Lynparza (olaparib) in July won approval in the European Union for patients with germline BRCA-mutated (gBRCAm) metastatic pancreatic cancer. The European Commission approval was based on results from the Phase III POLO trial, which were published in the NEJM. Lynparza is approved in the United States and several other countries as a first-line maintenance treatment for patients with gBRCAm metastatic pancreatic cancer based on the POLO trial, with ongoing regulatory reviews in other regions.

In May, Lynparza gained U.S. approval for patients with homologous recombination repair (HRR) gene-mutated metastatic castration-resistant prostate cancer (mCRPC).

In the area of rare diseases, selumetinib was granted orphan drug designation in Japan in July for the treatment of neurofibromatosis type 1 (NF1). Selumetinib is being jointly developed and commercialized with Merck & C0., known as MSD outside the United States and Canada.

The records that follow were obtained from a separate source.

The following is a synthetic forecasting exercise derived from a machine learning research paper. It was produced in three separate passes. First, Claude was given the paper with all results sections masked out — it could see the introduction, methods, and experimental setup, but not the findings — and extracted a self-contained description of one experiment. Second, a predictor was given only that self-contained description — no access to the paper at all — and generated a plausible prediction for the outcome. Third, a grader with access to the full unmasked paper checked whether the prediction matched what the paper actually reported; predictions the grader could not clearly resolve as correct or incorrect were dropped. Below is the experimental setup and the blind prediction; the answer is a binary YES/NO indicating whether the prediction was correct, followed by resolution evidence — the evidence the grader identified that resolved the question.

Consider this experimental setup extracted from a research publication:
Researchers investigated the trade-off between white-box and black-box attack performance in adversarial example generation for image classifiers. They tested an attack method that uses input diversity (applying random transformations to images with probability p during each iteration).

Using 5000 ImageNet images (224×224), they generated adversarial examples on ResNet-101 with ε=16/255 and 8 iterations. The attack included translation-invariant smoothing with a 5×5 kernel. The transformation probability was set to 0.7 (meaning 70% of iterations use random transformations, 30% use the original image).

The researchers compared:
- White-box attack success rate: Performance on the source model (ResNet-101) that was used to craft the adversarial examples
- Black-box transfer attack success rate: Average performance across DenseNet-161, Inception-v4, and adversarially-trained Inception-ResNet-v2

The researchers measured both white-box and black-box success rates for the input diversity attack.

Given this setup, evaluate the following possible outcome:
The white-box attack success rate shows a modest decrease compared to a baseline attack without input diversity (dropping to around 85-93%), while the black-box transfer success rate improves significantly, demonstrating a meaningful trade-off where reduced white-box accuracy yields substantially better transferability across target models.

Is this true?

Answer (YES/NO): NO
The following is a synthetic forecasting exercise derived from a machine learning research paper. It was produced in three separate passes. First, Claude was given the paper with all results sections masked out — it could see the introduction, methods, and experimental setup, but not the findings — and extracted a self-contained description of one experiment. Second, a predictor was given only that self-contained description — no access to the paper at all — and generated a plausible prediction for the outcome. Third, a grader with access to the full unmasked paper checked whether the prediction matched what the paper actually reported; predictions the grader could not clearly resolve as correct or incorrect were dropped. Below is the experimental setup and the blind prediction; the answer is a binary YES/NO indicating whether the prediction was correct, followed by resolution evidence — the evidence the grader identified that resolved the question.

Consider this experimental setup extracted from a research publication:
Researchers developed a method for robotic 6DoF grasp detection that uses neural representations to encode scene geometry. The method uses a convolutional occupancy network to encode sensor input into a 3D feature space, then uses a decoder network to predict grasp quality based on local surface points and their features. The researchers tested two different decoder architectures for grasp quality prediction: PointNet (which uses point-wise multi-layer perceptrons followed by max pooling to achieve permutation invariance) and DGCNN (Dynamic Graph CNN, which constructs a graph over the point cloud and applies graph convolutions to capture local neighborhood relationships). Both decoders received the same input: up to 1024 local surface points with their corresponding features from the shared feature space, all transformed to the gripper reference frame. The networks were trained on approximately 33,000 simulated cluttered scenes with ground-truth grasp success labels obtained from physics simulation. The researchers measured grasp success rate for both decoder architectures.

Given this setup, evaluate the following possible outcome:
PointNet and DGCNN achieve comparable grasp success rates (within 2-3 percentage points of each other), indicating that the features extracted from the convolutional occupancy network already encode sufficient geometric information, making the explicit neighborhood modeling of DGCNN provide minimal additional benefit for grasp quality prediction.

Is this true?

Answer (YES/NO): NO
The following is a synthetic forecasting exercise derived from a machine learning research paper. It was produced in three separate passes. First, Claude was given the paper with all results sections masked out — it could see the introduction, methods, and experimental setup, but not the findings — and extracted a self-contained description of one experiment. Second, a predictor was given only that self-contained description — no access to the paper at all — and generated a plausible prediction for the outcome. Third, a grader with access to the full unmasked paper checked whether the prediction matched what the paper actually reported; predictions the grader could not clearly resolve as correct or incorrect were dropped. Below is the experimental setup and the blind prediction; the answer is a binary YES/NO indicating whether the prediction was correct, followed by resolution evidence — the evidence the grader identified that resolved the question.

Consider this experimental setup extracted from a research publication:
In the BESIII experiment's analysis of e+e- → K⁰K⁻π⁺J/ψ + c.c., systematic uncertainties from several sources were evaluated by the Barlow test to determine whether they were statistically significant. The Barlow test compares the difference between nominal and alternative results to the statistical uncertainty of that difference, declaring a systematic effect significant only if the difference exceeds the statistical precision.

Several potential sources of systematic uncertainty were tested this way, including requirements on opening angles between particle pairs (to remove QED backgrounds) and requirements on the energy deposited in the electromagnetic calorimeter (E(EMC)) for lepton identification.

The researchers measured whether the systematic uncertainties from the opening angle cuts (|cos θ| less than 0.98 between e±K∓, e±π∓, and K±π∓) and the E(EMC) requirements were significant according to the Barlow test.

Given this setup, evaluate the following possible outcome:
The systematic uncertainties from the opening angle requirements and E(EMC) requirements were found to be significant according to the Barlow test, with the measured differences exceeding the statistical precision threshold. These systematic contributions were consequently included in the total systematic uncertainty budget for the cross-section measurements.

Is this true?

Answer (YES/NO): NO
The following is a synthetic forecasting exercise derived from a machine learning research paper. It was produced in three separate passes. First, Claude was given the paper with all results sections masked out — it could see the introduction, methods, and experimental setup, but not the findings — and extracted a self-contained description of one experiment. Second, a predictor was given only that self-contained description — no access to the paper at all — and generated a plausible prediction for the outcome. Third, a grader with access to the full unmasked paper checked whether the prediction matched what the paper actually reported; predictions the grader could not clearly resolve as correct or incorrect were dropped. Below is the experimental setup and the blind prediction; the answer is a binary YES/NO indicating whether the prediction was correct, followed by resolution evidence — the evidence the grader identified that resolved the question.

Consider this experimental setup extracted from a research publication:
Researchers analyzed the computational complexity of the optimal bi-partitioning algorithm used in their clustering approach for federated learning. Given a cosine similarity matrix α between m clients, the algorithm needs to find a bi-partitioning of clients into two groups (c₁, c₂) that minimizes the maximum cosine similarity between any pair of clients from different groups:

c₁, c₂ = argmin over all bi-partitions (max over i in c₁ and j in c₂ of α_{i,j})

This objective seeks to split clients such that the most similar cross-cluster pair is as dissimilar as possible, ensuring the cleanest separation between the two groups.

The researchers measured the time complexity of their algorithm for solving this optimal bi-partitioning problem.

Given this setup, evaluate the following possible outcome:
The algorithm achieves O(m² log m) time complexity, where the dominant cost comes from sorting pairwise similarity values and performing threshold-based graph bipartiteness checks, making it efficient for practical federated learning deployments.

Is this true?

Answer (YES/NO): NO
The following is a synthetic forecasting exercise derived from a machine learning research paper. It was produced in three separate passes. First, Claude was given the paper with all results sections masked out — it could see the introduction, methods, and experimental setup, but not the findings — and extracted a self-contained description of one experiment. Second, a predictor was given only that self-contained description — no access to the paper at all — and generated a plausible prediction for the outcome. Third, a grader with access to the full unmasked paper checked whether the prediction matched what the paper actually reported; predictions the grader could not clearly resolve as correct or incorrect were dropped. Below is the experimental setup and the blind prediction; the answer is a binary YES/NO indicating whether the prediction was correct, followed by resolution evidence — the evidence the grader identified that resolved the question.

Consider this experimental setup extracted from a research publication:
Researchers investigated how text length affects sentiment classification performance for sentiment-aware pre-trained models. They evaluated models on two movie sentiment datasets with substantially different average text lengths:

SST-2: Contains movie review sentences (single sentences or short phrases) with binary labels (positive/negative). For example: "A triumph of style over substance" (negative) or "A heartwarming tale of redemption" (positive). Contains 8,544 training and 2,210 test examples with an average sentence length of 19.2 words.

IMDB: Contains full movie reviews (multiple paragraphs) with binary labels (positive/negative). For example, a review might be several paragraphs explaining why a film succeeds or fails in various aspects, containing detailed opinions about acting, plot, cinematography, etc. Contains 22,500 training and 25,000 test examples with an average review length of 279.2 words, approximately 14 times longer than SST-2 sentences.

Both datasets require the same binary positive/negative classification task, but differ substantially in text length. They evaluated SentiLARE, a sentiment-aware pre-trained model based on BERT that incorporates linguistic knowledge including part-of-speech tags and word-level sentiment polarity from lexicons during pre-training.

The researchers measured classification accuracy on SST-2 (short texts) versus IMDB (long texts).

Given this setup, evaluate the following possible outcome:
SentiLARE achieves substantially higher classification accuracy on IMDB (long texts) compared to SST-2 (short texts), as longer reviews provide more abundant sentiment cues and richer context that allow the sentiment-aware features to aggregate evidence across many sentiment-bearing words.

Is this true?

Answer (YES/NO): NO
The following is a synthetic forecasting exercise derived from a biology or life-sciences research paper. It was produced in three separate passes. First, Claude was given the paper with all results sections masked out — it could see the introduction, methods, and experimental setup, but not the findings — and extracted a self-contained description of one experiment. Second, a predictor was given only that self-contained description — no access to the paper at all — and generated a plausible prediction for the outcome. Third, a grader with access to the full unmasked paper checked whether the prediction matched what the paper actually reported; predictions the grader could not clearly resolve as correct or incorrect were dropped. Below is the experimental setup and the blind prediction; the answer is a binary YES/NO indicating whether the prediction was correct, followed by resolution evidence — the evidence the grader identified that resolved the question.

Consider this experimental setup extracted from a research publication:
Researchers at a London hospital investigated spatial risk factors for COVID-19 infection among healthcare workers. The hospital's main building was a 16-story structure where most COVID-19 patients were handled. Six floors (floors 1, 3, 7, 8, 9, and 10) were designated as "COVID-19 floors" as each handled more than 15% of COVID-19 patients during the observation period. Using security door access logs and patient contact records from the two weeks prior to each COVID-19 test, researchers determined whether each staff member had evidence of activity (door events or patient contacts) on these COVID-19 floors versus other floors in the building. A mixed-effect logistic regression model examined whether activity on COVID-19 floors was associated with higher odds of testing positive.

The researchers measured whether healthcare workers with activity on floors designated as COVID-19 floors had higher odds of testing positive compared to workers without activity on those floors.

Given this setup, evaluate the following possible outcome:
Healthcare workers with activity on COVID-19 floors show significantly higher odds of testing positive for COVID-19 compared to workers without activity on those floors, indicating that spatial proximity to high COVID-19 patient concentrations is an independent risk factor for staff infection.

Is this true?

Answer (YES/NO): YES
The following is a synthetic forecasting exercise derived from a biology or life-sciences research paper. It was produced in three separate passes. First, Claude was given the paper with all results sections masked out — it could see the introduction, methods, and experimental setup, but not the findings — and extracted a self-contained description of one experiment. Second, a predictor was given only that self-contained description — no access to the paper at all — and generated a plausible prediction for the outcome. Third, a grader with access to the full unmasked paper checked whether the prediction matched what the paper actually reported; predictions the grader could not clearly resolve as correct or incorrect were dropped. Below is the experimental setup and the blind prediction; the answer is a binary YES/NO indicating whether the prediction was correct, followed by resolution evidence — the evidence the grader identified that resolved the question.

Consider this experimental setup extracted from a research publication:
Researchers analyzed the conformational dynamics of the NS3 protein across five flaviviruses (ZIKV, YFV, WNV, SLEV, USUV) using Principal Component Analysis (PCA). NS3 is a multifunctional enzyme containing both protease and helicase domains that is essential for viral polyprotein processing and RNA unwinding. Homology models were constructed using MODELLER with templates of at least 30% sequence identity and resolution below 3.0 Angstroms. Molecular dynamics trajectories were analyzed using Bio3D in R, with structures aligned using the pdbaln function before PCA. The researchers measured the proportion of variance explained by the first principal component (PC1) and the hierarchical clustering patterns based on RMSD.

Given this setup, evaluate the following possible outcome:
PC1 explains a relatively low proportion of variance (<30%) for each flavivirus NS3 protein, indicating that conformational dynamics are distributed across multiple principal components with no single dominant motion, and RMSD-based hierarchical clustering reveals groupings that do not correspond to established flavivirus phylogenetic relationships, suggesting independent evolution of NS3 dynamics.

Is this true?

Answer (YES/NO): NO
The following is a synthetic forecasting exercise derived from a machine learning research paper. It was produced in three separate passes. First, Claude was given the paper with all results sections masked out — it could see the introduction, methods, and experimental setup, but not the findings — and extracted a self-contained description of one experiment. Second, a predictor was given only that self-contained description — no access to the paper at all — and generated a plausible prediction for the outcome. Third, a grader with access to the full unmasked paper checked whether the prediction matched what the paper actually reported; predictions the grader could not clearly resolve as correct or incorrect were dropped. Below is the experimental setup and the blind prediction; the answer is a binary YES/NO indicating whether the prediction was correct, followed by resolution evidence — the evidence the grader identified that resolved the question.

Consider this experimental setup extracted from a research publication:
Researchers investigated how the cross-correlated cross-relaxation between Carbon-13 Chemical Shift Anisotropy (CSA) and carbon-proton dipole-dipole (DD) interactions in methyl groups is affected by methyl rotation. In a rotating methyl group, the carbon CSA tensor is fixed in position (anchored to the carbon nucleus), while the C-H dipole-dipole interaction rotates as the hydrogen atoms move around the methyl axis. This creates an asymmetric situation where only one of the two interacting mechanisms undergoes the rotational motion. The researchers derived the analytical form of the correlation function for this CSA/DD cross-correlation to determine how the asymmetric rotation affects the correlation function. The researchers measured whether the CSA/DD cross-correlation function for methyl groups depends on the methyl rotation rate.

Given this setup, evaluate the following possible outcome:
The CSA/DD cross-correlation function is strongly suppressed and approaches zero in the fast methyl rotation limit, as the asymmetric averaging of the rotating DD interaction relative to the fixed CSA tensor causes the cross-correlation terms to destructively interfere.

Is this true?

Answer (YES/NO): NO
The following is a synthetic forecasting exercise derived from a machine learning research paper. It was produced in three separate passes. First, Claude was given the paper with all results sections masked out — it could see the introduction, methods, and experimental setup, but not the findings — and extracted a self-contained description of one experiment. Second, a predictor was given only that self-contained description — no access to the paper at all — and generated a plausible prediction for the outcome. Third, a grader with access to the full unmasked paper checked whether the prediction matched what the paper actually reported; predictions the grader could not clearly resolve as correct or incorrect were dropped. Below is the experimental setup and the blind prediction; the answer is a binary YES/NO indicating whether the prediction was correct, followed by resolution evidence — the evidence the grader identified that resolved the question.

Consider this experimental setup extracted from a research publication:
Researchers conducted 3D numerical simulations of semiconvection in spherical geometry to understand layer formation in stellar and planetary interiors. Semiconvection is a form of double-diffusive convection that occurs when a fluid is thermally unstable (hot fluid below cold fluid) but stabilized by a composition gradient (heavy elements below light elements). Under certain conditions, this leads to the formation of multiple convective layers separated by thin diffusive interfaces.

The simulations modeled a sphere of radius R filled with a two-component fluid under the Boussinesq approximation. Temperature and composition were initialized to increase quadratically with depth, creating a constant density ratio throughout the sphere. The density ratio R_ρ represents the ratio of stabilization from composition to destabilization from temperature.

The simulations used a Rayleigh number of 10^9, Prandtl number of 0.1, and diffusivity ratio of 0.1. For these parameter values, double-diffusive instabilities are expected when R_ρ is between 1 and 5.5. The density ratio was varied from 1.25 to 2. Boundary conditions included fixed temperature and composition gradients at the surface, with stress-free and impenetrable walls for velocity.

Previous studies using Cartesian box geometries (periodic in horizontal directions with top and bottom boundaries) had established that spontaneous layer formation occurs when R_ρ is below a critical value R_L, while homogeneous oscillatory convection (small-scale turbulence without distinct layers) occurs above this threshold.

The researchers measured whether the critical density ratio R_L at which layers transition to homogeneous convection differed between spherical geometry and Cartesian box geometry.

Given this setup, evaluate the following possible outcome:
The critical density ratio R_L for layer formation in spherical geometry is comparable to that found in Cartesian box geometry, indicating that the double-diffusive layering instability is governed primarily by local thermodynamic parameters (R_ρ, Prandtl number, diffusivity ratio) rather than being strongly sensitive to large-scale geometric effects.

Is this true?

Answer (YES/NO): YES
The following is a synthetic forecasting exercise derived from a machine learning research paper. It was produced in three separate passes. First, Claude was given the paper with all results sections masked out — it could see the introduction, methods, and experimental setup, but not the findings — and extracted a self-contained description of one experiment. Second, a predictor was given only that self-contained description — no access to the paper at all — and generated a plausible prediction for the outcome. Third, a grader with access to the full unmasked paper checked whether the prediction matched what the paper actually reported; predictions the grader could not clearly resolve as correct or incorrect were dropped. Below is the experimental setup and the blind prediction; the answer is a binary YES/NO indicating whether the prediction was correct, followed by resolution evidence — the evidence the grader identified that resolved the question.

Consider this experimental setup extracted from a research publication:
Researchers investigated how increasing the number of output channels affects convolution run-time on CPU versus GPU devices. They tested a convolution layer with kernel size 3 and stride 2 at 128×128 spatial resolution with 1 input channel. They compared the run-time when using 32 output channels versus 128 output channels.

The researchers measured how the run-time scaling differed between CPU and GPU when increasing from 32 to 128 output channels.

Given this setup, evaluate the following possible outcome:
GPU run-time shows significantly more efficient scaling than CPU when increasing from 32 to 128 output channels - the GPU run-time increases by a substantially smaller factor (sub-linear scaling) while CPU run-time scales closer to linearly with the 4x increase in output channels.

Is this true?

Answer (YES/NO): YES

 A new round of collaborations

AstraZeneca entered into a new global development and commercialization agreement in July for Daiichi Sankyo’s DS-1062, a proprietary trophoblast cell-surface antigen 2 (TROP2)-directed antibody drug conjugate (ADC) and potential new medicine for treating multiple tumor types.

DS-1062 is in development for the treatment of multiple tumors that commonly express the cell-surface glycoprotein TROP2. Among them, TROP2 is overexpressed in the majority of non-small cell lung cancers and breast cancers, tumor types that have long been a strategic focus for AstraZeneca. This collaboration reflects AstraZeneca’s strategy to invest in antibody drug conjugates as a class, the innovative nature of the technology, and the successful existing collaboration with Daiichi Sankyo.

According to Soriot, “We see significant potential in this antibody drug conjugate in lung as well as in breast and other cancers that commonly express TROP2. We are delighted to enter this new collaboration with Daiichi Sankyo and to build on the successful launch of Enhertu to further expand our pipeline and leadership in Oncology. We now have six potential blockbusters in Oncology with more to come in our early and late pipelines.”

Enhertu was granted accelerated approval in December 2019 in the United States for the treatment of adult patients with unresectable or metastatic HER2 positive breast cancer who have received two or more prior anti-HER2-based regimens in the metastatic setting. The drug is a HER2-directed antibody drug conjugate (ADC) and is the lead ADC in the oncology portfolio of Daiichi Sankyo and the most advanced program in AstraZeneca’s ADC scientific platform.

In June, AstraZeneca announced a collaboration with Accent Therapeutics to discover, develop and commercialize transformative therapeutics targeting RNA-modifying proteins (RMPs) for the treatment of cancer. This collaboration focuses on targeting RMPs, proteins that control many aspects of RNA biology and represents a new approach for addressing the process disruptions that can lead to cancer and can cause resistance to medicines. Management says the collaboration combines AstraZeneca’s industry-leading expertise bringing forward novel oncology medicines with Accent’s expertise as a leader in the biology, target identification, and drug discovery of RMP-targeting therapies.

According to José Baselga, executive VP, Oncology R&D, AstraZeneca, “The promise of RMP inhibition is a compelling area of exploration for AstraZeneca. With this collaboration, we will seek to identify novel targets and unlock the full potential of our medicines. We believe that Accent team’s expertise in RNA-modifying protein biology and drug discovery complements AstraZeneca’s extensive research and development portfolio.”